> _EXERCISE_:
Replace "building" with "structure" in the stretch from the line that contains "How extended is" through the end of the listing, and give those lines back with nothing else changed.

Rows from a dataset:
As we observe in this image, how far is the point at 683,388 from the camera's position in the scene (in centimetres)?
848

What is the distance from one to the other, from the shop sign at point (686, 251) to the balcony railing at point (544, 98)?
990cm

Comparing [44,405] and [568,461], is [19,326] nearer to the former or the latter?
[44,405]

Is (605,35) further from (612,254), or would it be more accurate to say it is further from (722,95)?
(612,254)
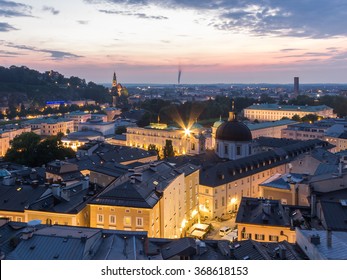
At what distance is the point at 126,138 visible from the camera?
Answer: 292 feet

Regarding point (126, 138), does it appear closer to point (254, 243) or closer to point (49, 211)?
point (49, 211)

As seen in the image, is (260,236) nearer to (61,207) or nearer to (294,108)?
(61,207)

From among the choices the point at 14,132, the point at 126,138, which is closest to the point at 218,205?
the point at 126,138

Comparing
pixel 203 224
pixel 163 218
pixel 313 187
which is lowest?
pixel 203 224

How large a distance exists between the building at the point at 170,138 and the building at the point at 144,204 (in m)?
38.7

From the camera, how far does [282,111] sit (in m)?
136

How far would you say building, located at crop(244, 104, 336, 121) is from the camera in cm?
12769

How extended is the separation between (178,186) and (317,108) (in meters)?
102

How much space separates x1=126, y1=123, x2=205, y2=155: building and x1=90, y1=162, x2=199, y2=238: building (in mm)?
38714

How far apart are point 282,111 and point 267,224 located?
112 meters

> _ANSWER FOR THE TASK_:
How extended is the separation between (178,186) and (317,108) (in meters)?
102

How much space separates x1=126, y1=123, x2=205, y2=155: structure and x1=90, y1=162, x2=199, y2=238: structure (in mm)?
38714

How far apart are point 282,111 and point 267,224 located?
112 meters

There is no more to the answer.